If you send us a copy of your identity document to prove your identity, we will keep it for one (1) year, or three (3) years if it is provided within the framework of the exercise of a right of opposition.

For more information about your rights in France, you can also visit the website of the Commission Nationale de l’Informatique et des Libertés at the following address: http://cnil.fr.You have the right to lodge a complaint before this authority.

10. How do we keep your data secure?

MYM and its Data Processors undertake to implement all technical and organisational measures to ensure the security of the processing of personal data and the confidentiality of your data, according to the current resources available and in application of the IEL ACT, the European General Data Protection Regulation (GDPR) and French law 2018-133 of February 26, 2018 "regarding various provisions of adaptation to the law of the European Union in the field of the security".

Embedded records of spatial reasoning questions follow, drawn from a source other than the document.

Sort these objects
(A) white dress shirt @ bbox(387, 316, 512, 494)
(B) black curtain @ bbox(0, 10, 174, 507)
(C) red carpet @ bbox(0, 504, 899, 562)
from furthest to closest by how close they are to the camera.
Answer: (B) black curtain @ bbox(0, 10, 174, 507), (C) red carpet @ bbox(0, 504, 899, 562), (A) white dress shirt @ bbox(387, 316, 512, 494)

We take appropriate precautions, as regards the nature of your data and the risks presented by our processing, to preserve the safety of the data and, in particular, to prevent it from being distorted, damaged, or from unauthorised third parties gaining access to it (physical protection of buildings, the customer authentication process with personal and protected access using confidential identifiers and passwords, encryption of the passwords, logging of connections, etc.).

To this end, we carry out audits of our information system and of service providers who have access to your personal data.

11. Do we transfer your data outside of the European Union ?

We mainly process your data within the European Union.

Due to the nature of our activity, we may need to transfer your data outside the European Union. In this event, such transfers are covered by the appropriate guarantees in accordance with regulations. Details of these guarantees are available on request from dpo@mym.fans or by post from AIR MEDIAS (MYM) - 16 rue Cuvier 69006 LYON.

12. How will you be informed of changes to the Confidentiality Policy?

This Privacy Policy is subject to modification, in particular due to legislative and regulatory changes. As such, Users may consult updates directly on the Platform.